AB, ABD'den bağımsız bir savunma ve ekonomi stratejisi hayata geçirmeye çalışıyor. ABD, Trump'ın politikaları ile zengin ve güçlü müttefikliklerini yavaş yavaş kaybediyor.
Son Güncelleme: 14.04.2025 - 18:05

ABD'nin önde gelen yayın organlarından Foreign Policy'de Trump'ın Avrupa ülkelerine karşı uyguladığı politikaların geleceğinin ve Avrupa savunmasına etkisinin değerlendirildiği bir analiz yayınlandı.
ABD Başkanı Trump'ın, Avrupalıların savunmaya daha fazla harcama yapmasını isterken aynı anda da ekonomilerini gümrük vergileriyle vurarak tutarsız bir strateji izlediği belirtilen analizde, Avrupa'nın son dönemde attığı adımlarla birlikte hem savunma hamlelerini hızlandırdığı hem de ABD ile olan ittifakını gözden geçirdiği kaydedildi.
Analizde ayrıca; ABD'nin Avrupa'da sahip olduğu zengin ve güçlü müttefikliklerini yavaş yavaş kaybettiği tespiti yapıldı.
İşte Foreign Policy'de yayınlanan analiz:
ABD Başkanı Donald Trump göreve geldiğinden bu yana Washington'un en eski müttefiklerine karşı tutarsız ve birbirinden kopuk bir politika izliyor.

Trump, Avrupalıların savunmaya daha fazla harcama yapmasını istiyor ama bir yandan da ekonomilerini gümrük vergileriyle vuruyor.

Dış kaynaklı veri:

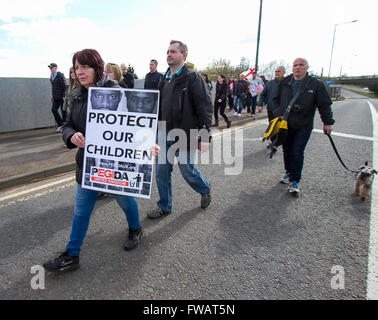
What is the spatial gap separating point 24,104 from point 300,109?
8281 millimetres

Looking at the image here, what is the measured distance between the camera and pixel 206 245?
8.27 ft

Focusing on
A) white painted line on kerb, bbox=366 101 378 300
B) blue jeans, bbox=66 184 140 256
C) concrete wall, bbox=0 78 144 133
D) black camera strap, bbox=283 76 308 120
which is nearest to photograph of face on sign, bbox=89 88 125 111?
blue jeans, bbox=66 184 140 256

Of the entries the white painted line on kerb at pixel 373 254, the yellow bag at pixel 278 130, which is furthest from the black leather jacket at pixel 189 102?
the white painted line on kerb at pixel 373 254

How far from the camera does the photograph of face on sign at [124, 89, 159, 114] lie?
1974mm

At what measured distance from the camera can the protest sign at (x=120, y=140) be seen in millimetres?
1997

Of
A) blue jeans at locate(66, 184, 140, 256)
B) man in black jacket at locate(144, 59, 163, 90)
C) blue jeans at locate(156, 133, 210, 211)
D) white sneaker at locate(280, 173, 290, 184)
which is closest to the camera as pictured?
blue jeans at locate(66, 184, 140, 256)

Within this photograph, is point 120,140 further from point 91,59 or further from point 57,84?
point 57,84

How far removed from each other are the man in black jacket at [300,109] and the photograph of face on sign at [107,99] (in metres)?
2.64

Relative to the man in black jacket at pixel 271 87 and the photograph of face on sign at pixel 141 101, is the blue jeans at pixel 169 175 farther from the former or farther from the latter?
the man in black jacket at pixel 271 87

ABD varlıklarını Avrupa'dan çekmek istiyor ama Grönland'ı ele geçirmek istiyor. Avrupalıların Amerikan silahlarını satın almasını istiyor ama bu silahları kullanmak için hayati önem taşıyan teknik ve lojistik desteği çekmekle tehdit ediyor.
ABD eski Başkanı George W. Bush döneminde ABD'nin Ukrayna eski Büyükelçisi olan John Herbst yaptığı değerlendirmede;
“Trump yönetiminin Avrupa'ya yaklaşımında bir tutarlılık sorunu var. Avrupa'ya düşman olabilecekleri için gelişmiş savaş uçakları satmayabileceğinizi açıkça söyleyip sonra da sizden silah almayacaklarını söylediklerinde mutsuzluğunuzu ifade edemezsiniz.”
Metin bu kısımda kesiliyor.